* _Quoted text_:
──────────

Doctor Who – The End of the World Review (or “Settling The New Show In”)

Moving swiftly on from Rose and the new Doctor and his companion take their first trip away from modern London.

And what better place to go to sell the concept of time travel than to The End of the World

Doctor Who – The End of the World Review: What’s This One About?

Take a wild guess?

Well, to be fair, it could be many things based on the same premise.

Here, the Doctor takes Rose five billion years into the future and to a VIP Party on a Space Station observation deck to witness the final destruction of Earth (hey, and just think, at the very same time the First Doctor, Steven and Dodo are on the Ark)

Anyway, there’s treachery afoot, as one of the guests plans on ruining the party by breaking down the Station’s defences and either creating a hostage situation, or killing everyone else on board for money.

──────────

* _Provided information_:

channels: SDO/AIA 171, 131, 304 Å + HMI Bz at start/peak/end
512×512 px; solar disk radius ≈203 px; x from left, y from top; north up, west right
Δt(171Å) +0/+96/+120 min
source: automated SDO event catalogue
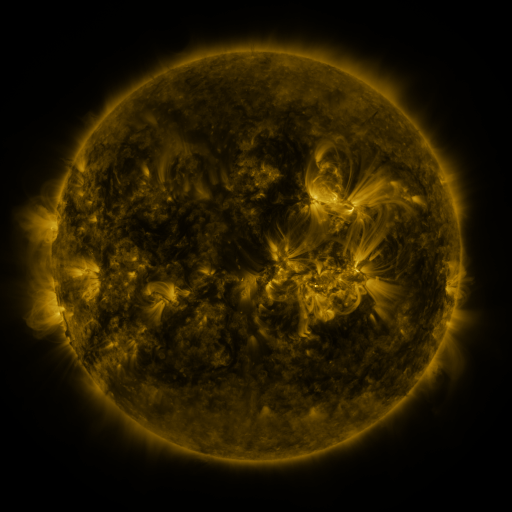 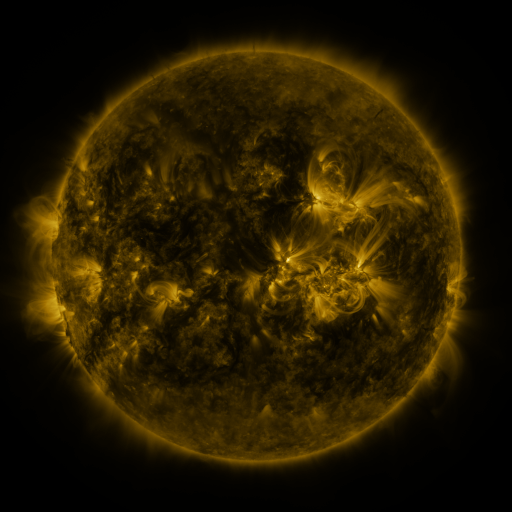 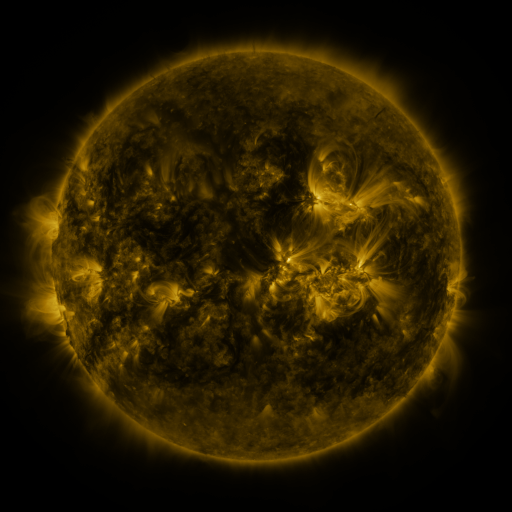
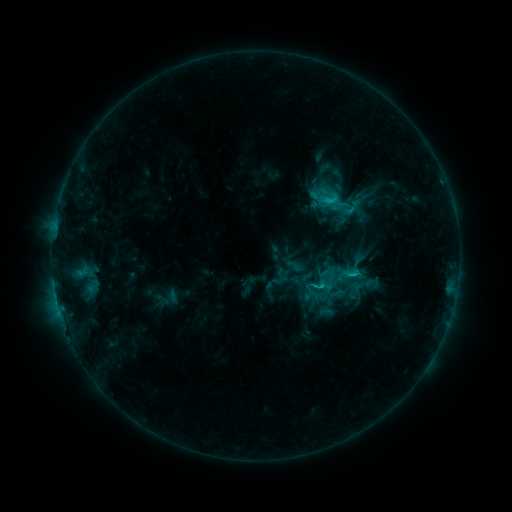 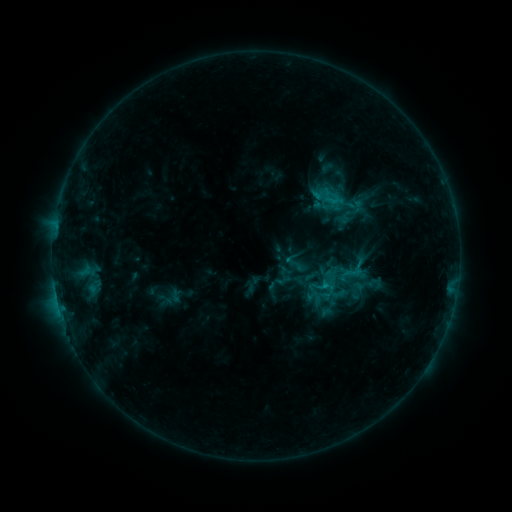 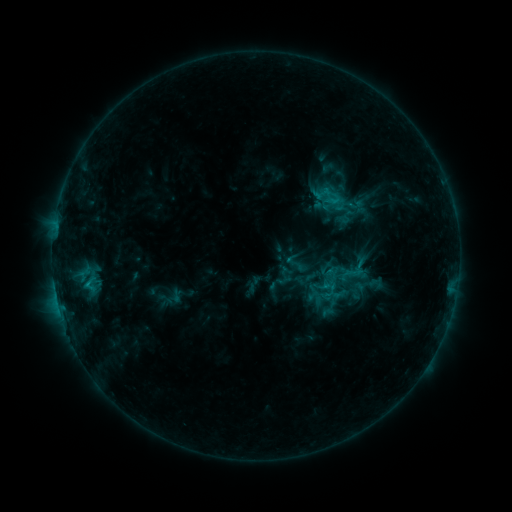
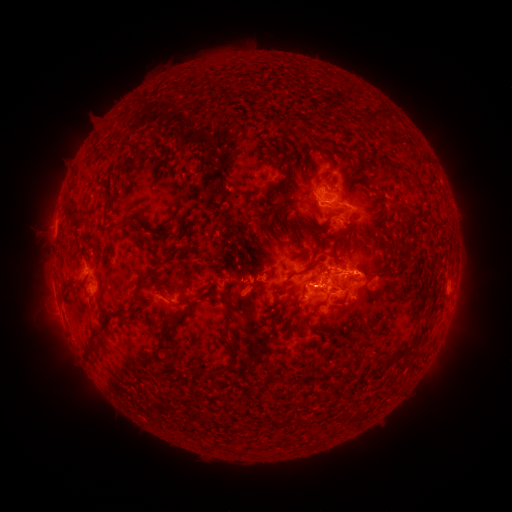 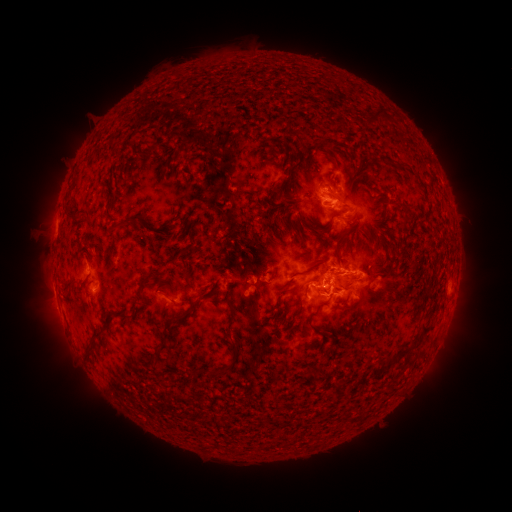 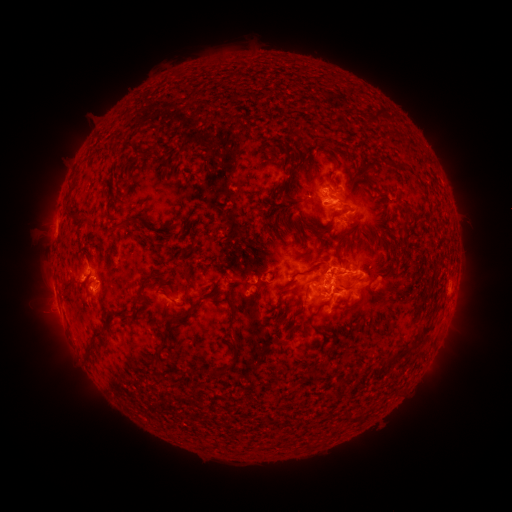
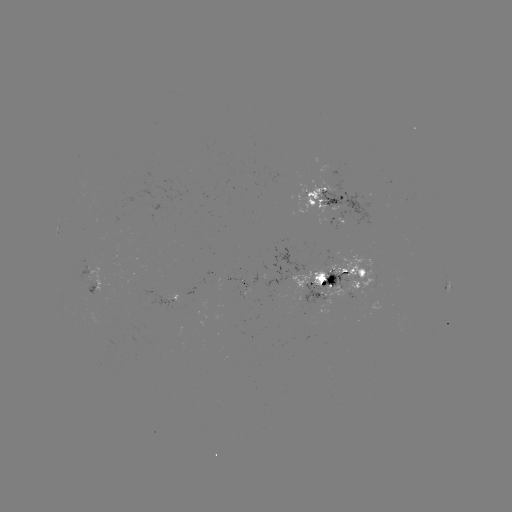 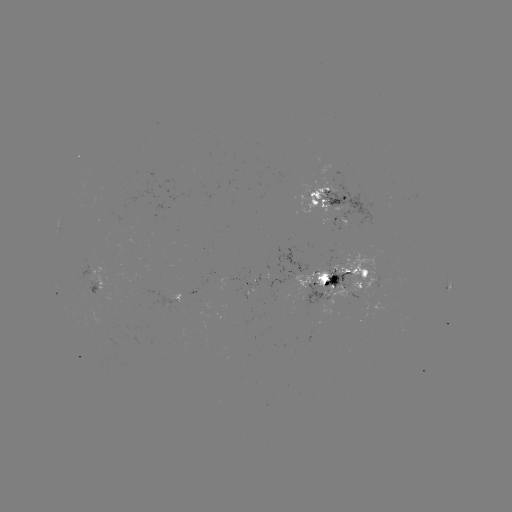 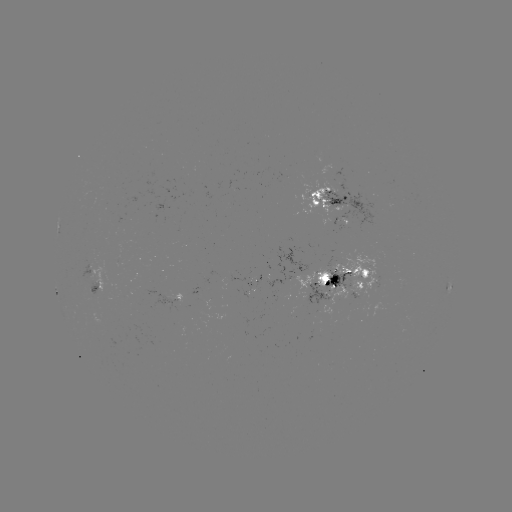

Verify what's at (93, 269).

──────────

* _Task set_:
(a) In the Doctor Who review, condense the paragraph beginning "Here, the Doctor takes Rose" into one shorter sentence that keeps its main facts.
(b) Write the next part of the Doctor Who review, picking up after its final sentence.
The lines above have no connection to the Doctor Who review.

* _Answers to the problems_:
(a) The Doctor brings Rose five billion years into the future to a VIP party on a space station observation deck to watch Earth's final destruction, the same moment the First Doctor, Steven and Dodo are on the Ark.

(b)
Thoughts – What I Thought At The Time

I remember in the lead-up to the new series, a lot of focus went on the End of the World. The marketing for the show, which obviously wanted to  accentuate the colourful aliens and out-of-this-world destinations put the likes of the Face of Boe,

Gagging for it

Gagging for it

The Moxx of Balhoon and the Tree People into the spotlight.

That was all fine, but it meant that I was expecting more from the characters when they did take their bows.

On the whole, I thought it was good, and I was pleased to see that – although in some respects being played up for a younger audience – they maintained a sense of grimness and terror with the deaths of the likes of Jabe, Raffallo and the Steward.

Thoughts Now – Another Settling Story

What’s interesting about The End of the World is that it now feels very much of its time.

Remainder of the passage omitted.